Goal
Give the lines of the records below as a JSON list of strings, one string per line with blank lines omitted, from the line containing "How far into" through the last line of the records, inclusive.

# Start of Extracted entries

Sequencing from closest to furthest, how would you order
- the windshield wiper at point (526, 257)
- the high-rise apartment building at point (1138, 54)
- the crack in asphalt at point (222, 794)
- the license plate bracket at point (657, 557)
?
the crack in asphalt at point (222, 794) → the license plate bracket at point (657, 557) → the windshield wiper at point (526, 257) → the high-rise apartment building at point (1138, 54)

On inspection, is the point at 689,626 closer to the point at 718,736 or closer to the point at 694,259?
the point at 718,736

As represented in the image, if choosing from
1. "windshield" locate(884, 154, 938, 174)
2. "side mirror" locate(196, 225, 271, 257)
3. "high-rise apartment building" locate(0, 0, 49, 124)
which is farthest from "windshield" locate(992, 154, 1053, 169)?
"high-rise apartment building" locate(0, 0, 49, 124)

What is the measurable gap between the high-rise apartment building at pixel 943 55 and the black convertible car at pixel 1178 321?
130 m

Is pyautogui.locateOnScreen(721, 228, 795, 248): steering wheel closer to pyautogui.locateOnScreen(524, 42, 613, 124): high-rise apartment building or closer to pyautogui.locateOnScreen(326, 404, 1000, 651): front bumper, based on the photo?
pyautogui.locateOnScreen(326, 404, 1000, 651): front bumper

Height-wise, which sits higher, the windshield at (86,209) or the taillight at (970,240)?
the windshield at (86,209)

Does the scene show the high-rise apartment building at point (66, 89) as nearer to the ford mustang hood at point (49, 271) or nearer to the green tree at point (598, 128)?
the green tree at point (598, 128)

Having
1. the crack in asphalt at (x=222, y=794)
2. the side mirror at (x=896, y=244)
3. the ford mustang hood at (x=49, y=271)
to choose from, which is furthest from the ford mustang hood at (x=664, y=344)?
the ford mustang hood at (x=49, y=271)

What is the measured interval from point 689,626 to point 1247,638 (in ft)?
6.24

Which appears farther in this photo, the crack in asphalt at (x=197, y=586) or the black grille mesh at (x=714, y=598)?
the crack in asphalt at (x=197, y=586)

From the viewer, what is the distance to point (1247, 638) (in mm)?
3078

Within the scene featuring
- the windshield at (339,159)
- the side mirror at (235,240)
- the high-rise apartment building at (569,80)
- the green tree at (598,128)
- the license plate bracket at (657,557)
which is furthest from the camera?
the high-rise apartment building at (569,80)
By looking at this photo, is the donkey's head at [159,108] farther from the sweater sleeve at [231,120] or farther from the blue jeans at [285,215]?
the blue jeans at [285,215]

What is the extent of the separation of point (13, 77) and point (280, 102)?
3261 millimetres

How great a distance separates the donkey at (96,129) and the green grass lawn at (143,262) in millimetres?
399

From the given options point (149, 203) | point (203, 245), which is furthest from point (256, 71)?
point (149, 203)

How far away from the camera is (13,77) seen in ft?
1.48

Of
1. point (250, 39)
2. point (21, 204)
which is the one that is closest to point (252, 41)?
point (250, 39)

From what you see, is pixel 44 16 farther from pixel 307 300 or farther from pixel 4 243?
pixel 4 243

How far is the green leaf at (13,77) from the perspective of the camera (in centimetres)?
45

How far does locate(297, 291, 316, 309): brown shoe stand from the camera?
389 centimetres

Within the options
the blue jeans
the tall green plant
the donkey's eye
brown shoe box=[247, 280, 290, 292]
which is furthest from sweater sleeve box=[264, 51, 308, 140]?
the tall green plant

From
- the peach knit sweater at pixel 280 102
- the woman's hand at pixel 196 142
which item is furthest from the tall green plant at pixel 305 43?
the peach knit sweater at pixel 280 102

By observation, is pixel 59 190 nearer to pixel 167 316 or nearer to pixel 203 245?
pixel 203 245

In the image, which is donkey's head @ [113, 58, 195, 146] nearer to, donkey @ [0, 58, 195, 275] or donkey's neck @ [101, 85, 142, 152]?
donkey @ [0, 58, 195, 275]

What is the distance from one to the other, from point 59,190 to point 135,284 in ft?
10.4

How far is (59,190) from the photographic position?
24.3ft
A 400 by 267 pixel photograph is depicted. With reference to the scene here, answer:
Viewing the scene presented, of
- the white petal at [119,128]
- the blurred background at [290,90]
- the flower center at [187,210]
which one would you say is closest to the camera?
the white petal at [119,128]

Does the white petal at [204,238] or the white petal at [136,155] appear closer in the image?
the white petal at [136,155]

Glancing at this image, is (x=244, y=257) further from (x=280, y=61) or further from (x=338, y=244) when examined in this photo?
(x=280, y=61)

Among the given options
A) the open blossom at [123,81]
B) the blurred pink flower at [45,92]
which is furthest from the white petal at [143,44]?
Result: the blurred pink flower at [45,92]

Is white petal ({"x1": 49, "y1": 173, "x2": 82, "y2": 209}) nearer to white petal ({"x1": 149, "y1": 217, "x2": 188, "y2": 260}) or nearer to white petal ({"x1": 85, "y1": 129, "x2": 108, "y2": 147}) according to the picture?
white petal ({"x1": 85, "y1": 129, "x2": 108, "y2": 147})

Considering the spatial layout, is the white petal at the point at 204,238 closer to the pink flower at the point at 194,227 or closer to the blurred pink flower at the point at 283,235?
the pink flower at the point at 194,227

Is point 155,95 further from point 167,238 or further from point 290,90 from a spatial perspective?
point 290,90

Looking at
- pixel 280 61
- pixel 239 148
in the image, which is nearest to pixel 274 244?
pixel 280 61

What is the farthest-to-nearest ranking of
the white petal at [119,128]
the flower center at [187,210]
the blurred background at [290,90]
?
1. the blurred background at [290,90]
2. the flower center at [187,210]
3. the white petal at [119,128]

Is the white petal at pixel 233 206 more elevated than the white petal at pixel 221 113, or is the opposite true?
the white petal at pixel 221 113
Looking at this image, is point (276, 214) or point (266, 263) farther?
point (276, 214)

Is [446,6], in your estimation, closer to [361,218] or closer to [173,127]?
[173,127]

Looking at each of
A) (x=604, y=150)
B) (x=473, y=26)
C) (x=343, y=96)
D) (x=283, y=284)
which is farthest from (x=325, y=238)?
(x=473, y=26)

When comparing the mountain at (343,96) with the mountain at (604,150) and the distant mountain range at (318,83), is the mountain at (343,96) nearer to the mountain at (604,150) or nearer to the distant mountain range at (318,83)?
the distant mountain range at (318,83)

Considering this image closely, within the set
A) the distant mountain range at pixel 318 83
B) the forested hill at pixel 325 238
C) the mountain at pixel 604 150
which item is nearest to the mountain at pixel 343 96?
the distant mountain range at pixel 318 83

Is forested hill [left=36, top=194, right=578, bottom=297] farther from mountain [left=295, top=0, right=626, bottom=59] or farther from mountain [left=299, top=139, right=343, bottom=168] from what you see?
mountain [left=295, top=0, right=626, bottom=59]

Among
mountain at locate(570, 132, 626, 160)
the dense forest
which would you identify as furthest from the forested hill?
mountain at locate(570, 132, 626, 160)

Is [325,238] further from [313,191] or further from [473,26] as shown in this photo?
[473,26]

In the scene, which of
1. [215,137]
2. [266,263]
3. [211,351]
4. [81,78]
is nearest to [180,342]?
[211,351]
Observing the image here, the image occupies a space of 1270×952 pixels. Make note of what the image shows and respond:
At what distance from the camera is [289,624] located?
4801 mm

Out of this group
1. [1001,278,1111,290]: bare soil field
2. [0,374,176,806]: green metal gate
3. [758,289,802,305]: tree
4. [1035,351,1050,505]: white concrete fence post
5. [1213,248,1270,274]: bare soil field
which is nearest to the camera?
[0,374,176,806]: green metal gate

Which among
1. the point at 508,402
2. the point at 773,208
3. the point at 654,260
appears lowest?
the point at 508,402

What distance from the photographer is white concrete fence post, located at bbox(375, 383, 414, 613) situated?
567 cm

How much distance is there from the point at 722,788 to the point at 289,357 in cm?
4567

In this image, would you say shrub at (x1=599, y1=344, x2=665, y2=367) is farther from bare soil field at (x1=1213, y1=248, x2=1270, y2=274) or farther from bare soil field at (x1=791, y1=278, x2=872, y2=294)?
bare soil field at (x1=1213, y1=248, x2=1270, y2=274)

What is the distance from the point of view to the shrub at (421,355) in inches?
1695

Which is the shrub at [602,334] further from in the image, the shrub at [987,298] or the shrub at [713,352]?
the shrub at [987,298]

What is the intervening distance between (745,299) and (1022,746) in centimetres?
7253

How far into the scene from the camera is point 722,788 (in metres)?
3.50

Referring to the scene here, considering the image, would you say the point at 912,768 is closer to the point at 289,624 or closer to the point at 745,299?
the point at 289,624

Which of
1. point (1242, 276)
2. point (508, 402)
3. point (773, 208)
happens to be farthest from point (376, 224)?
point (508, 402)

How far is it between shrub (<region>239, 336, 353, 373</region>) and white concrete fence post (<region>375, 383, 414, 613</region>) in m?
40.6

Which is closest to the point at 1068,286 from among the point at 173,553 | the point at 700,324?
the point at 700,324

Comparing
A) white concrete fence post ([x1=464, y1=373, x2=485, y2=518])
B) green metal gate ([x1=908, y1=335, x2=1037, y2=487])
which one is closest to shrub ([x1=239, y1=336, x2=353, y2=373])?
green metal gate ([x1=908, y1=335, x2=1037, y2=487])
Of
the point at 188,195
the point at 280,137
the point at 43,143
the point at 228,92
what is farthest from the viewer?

# End of Extracted entries

Solution to this task
[
  "How far into the scene from the camera is point 722,788 (in metres)?",
  "3.50",
  "Referring to the scene here, considering the image, would you say the point at 912,768 is closer to the point at 289,624 or closer to the point at 745,299?",
  "the point at 289,624",
  "Which of",
  "1. point (1242, 276)",
  "2. point (508, 402)",
  "3. point (773, 208)",
  "happens to be farthest from point (376, 224)?",
  "point (508, 402)",
  "How far is it between shrub (<region>239, 336, 353, 373</region>) and white concrete fence post (<region>375, 383, 414, 613</region>) in m?",
  "40.6",
  "Which is closest to the point at 1068,286 from among the point at 173,553 | the point at 700,324?",
  "the point at 700,324",
  "Comparing",
  "A) white concrete fence post ([x1=464, y1=373, x2=485, y2=518])",
  "B) green metal gate ([x1=908, y1=335, x2=1037, y2=487])",
  "which one is closest to shrub ([x1=239, y1=336, x2=353, y2=373])?",
  "green metal gate ([x1=908, y1=335, x2=1037, y2=487])",
  "Of",
  "the point at 188,195",
  "the point at 280,137",
  "the point at 43,143",
  "the point at 228,92",
  "what is farthest from the viewer?"
]